Publié le 26 juin 2016

FESTIVITÉS. Le Pow Wow de Wendake a renouvelé ses installations pour être plus que jamais connecté à la nature, un élément primordial pour les 135 danseurs venus se partager les quelque 33 000$ de bourse.

Le Pow Wow 2016 a connu une année monstre, avec près de 18 000 participants à l'événement selon l'organisation. Chez les 135 danseurs et batteurs en compétition, 24 Nations autochtones différentes étaient représentées, d'aussi loin que de la Colombie-Britannique jusqu'à l'Arizona, en passant par le Québec et les provinces maritimes.

Le vif succès de cette année a sans doute à voir avec le tout nouveau cerle de danse de la Nation, qui a nécessité des investissements de 315 000$. «J'avais peur qu'on perde des danseurs, admet la directrice générale chez Tourisme Wendake, Colombe Bourque. Un Pow Wow, c'est des danseurs, des drummers et des exposants.
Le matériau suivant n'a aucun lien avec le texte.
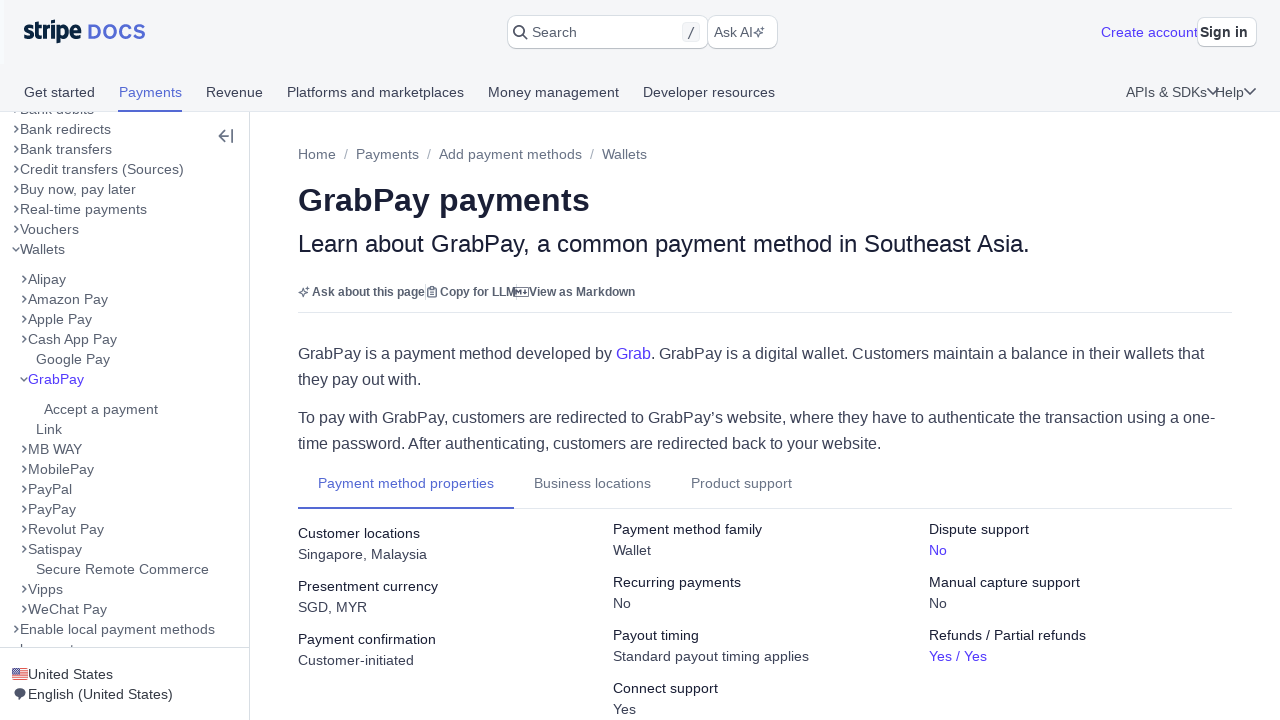

--- FILE ---
content_type: text/javascript; charset=utf-8
request_url: https://b.stripecdn.com/docs-statics-srv/assets/runtime.20ab1083a30d04c39b33.js
body_size: 1882
content:
!function(e){function n(n){for(var t,a,d=n[0],i=n[1],u=n[2],s=0,b=[];s<d.length;s++)a=d[s],Object.prototype.hasOwnProperty.call(r,a)&&r[a]&&b.push(r[a][0]),r[a]=0;for(t in i)Object.prototype.hasOwnProperty.call(i,t)&&(e[t]=i[t]);for(f&&f(n);b.length;)b.shift()();return o.push.apply(o,u||[]),c()}function c(){for(var e,n=0;n<o.length;n++){for(var c=o[n],t=!0,a=1;a<c.length;a++){var i=c[a];0!==r[i]&&(t=!1)}t&&(o.splice(n--,1),e=d(d.s=c[0]))}return e}var t={},a={5:0},r={5:0},o=[];function d(n){if(t[n])return t[n].exports;var c=t[n]={i:n,l:!1,exports:{}};return e[n].call(c.exports,c,c.exports,d),c.l=!0,c.exports}d.e=function(e){var n=[];a[e]?n.push(a[e]):0!==a[e]&&{2:1,6:1}[e]&&n.push(a[e]=new Promise((function(n,c){for(var t=({2:"launchpad",3:"appruntime",6:"sail",8:"i18n-countries-de-DE-json-chunk",9:"i18n-countries-en-GB-json-chunk",10:"i18n-countries-en-US-json-chunk",11:"i18n-countries-es-419-json-chunk",12:"i18n-countries-es-ES-json-chunk",13:"i18n-countries-fr-CA-json-chunk",14:"i18n-countries-fr-FR-json-chunk",15:"i18n-countries-id-ID-json-chunk",16:"i18n-countries-it-IT-json-chunk",17:"i18n-countries-ja-JP-json-chunk",18:"i18n-countries-ms-MY-json-chunk",19:"i18n-countries-nl-NL-json-chunk",20:"i18n-countries-pt-BR-json-chunk",21:"i18n-countries-pt-PT-json-chunk",22:"i18n-countries-th-TH-json-chunk",23:"i18n-countries-zh-CN-json-chunk",24:"intellisense"}[e]||e)+"."+{2:"f49222e0d2783005e989",3:"31d6cfe0d16ae931b73c",6:"205757ec34a2cc4626b9",8:"31d6cfe0d16ae931b73c",9:"31d6cfe0d16ae931b73c",10:"31d6cfe0d16ae931b73c",11:"31d6cfe0d16ae931b73c",12:"31d6cfe0d16ae931b73c",13:"31d6cfe0d16ae931b73c",14:"31d6cfe0d16ae931b73c",15:"31d6cfe0d16ae931b73c",16:"31d6cfe0d16ae931b73c",17:"31d6cfe0d16ae931b73c",18:"31d6cfe0d16ae931b73c",19:"31d6cfe0d16ae931b73c",20:"31d6cfe0d16ae931b73c",21:"31d6cfe0d16ae931b73c",22:"31d6cfe0d16ae931b73c",23:"31d6cfe0d16ae931b73c",24:"31d6cfe0d16ae931b73c",26:"31d6cfe0d16ae931b73c",27:"31d6cfe0d16ae931b73c",28:"31d6cfe0d16ae931b73c",29:"31d6cfe0d16ae931b73c",30:"31d6cfe0d16ae931b73c",31:"31d6cfe0d16ae931b73c",32:"31d6cfe0d16ae931b73c",33:"31d6cfe0d16ae931b73c",34:"31d6cfe0d16ae931b73c",35:"31d6cfe0d16ae931b73c",36:"31d6cfe0d16ae931b73c",37:"31d6cfe0d16ae931b73c",38:"31d6cfe0d16ae931b73c",39:"31d6cfe0d16ae931b73c",40:"31d6cfe0d16ae931b73c",41:"31d6cfe0d16ae931b73c",42:"31d6cfe0d16ae931b73c",43:"31d6cfe0d16ae931b73c",44:"31d6cfe0d16ae931b73c",45:"31d6cfe0d16ae931b73c",46:"31d6cfe0d16ae931b73c"}[e]+".css",r=d.p+t,o=document.getElementsByTagName("link"),i=0;i<o.length;i++){var u=(f=o[i]).getAttribute("data-href")||f.getAttribute("href");if("stylesheet"===f.rel&&(u===t||u===r))return n()}var s=document.getElementsByTagName("style");for(i=0;i<s.length;i++){var f;if((u=(f=s[i]).getAttribute("data-href"))===t||u===r)return n()}var b=document.createElement("link");b.rel="stylesheet",b.type="text/css",b.onload=n,b.onerror=function(n){var t=n&&n.target&&n.target.src||r,o=new Error("Loading CSS chunk "+e+" failed.\n("+t+")");o.code="CSS_CHUNK_LOAD_FAILED",o.request=t,delete a[e],b.parentNode.removeChild(b),c(o)},b.href=r,document.getElementsByTagName("head")[0].appendChild(b)})).then((function(){a[e]=0})));var c=r[e];if(0!==c)if(c)n.push(c[2]);else{var t=new Promise((function(n,t){c=r[e]=[n,t]}));n.push(c[2]=t);var o,i=document.createElement("script");i.charset="utf-8",i.timeout=120,d.nc&&i.setAttribute("nonce",d.nc),i.src=function(e){return d.p+""+({2:"launchpad",3:"appruntime",6:"sail",8:"i18n-countries-de-DE-json-chunk",9:"i18n-countries-en-GB-json-chunk",10:"i18n-countries-en-US-json-chunk",11:"i18n-countries-es-419-json-chunk",12:"i18n-countries-es-ES-json-chunk",13:"i18n-countries-fr-CA-json-chunk",14:"i18n-countries-fr-FR-json-chunk",15:"i18n-countries-id-ID-json-chunk",16:"i18n-countries-it-IT-json-chunk",17:"i18n-countries-ja-JP-json-chunk",18:"i18n-countries-ms-MY-json-chunk",19:"i18n-countries-nl-NL-json-chunk",20:"i18n-countries-pt-BR-json-chunk",21:"i18n-countries-pt-PT-json-chunk",22:"i18n-countries-th-TH-json-chunk",23:"i18n-countries-zh-CN-json-chunk",24:"intellisense"}[e]||e)+"."+{2:"ca1e8636e2fc3a5e7d4f",3:"021915ab84d233263a1a",6:"49cb8e9830402b5a57c5",8:"7d2a2d6638af519a4607",9:"873e6f1128e4e9e6866b",10:"1b89b6e0e6f477526e68",11:"b4708b14c074008a08e7",12:"1cc612defa78ec9fae4f",13:"14586b0c60a81affe6dc",14:"8ea65b130e712595e870",15:"645224ab29bf2fedb522",16:"56c0a71be943785510ab",17:"878ca889ccb2ea66e807",18:"ad6981cac204535b6415",19:"32f88778c929549bc523",20:"5d580cd06e2caaa2e880",21:"1d40222899030d72c1ed",22:"5759f1877cecca7282ce",23:"074a36ad14bf6516e5f8",24:"e293bf6a95071cc33807",26:"348b0f6a76e58854a87f",27:"04e7bb97330b33912a12",28:"234d6a7afdabec7ed2c5",29:"15827146ecbd45c6e3fb",30:"898d037c4ddc904b691c",31:"fc7a71ab4ab9a8dc79a0",32:"f8854803ab3e9e61c08a",33:"7b1933a21cceb47216d6",34:"a6173e8fa79e4b6b6e51",35:"54096681443ef21d3b07",36:"8a1bd96e26b2821eb143",37:"17b23a2944d2a8f22aa2",38:"34a2dd57861b98d41309",39:"19437757236a5e7cf419",40:"ad4a756109fc543ffba7",41:"29700af52a56d8d190f2",42:"45d12fe7161e5de2cebb",43:"1341bee9bc21ed670273",44:"83d2d7f5b47d55ab81dc",45:"e22f55794422efe70ce7",46:"e5cf9a6c202706074e37"}[e]+".js"}(e);var u=new Error;o=function(n){i.onerror=i.onload=null,clearTimeout(s);var c=r[e];if(0!==c){if(c){var t=n&&("load"===n.type?"missing":n.type),a=n&&n.target&&n.target.src;u.message="Loading chunk "+e+" failed.\n("+t+": "+a+")",u.name="ChunkLoadError",u.type=t,u.request=a,c[1](u)}r[e]=void 0}};var s=setTimeout((function(){o({type:"timeout",target:i})}),12e4);i.onerror=i.onload=o,document.head.appendChild(i)}return Promise.all(n)},d.m=e,d.c=t,d.d=function(e,n,c){d.o(e,n)||Object.defineProperty(e,n,{enumerable:!0,get:c})},d.r=function(e){"undefined"!=typeof Symbol&&Symbol.toStringTag&&Object.defineProperty(e,Symbol.toStringTag,{value:"Module"}),Object.defineProperty(e,"__esModule",{value:!0})},d.t=function(e,n){if(1&n&&(e=d(e)),8&n)return e;if(4&n&&"object"==typeof e&&e&&e.__esModule)return e;var c=Object.create(null);if(d.r(c),Object.defineProperty(c,"default",{enumerable:!0,value:e}),2&n&&"string"!=typeof e)for(var t in e)d.d(c,t,function(n){return e[n]}.bind(null,t));return c},d.n=function(e){var n=e&&e.__esModule?function(){return e.default}:function(){return e};return d.d(n,"a",n),n},d.o=function(e,n){return Object.prototype.hasOwnProperty.call(e,n)},d.p="/docs-statics-srv/assets/",d.oe=function(e){throw console.error(e),e};var i=window.webpackJsonp=window.webpackJsonp||[],u=i.push.bind(i);i.push=n,i=i.slice();for(var s=0;s<i.length;s++)n(i[s]);var f=u;c()}([]);
//# sourceMappingURL=runtime.20ab1083a30d04c39b33.js.map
Les danseurs commençaient à se parler, disant ne pas trop savoir s'ils allaient revenir ou non.»

Auparavant, la scène réservée aux danseurs était éphémère. «Quand on faisait notre Pow Wow ici dans le stationnement, on avait un tapis de danse qui était quand même confortable pour les danseurs, mais il n'était pas connecté avec la terre mère, explique Mme Bourque. C'est très important pour les danseurs d'être connecté avec le sol.» Selon l'organisation, le nouveau cercle de danse a charmé les participants des compétitions.

Lors de la compétition de danse, six catégories de danseurs sont représentées, des plus jeunes aux plus âgés. Vêtus de leur regalia, l'habit traditionnel des danses autochtones d'Amérique du Nord, ils s'évertuent, sous le chaud soleil de Québec, à livrer le meilleur de leur performance. «Pour les danseurs, c'est un acte très spirituel, rapporte le stratège marketing et communication Jonathan Bérubé. Par exemple, dans la compétition des danses clochette, chacune des clochettes accrochées sur la regalia, comporte un vœu.»

Avec ce nouveau cercle de danse, il n'y a plus d'incident sur le fait d'être en ville pour le Pow Wow, au contraire, selon Colombe Bourque. «Il y a de la place pour dormir, il y a des hôtels, des installations de camping», énumère-t-elle. Parmi la quinzaine de Pow Wow du Québec, celui de Wendake est le plus urbanisé, aux dires de la directrice.

Une journée supplémentaire

Si l'événement annuel a connu un achalandage bonifié, c'est également grâce à la journée supplémentaire de cette édition. «Il n'y avait pas vraiment d'activités le vendredi auparavant, explique le stratège marketing et communication Jonathan Bérubé. On est vraiment venu bonifier notre programmation.» Les vendredi et samedi soirs, autochtones et non-autochtones ont pu échanger et «jammer» sous le son des tambours.

Les exposants ont eux aussi déménagé cette année, se trouvant désormais dans le sentier du parc linéaire de la rivière Saint-Charles. Pour la première fois, c'est plus d'une quarantaine d'artisans qui sont venus faire un tour à Wendake.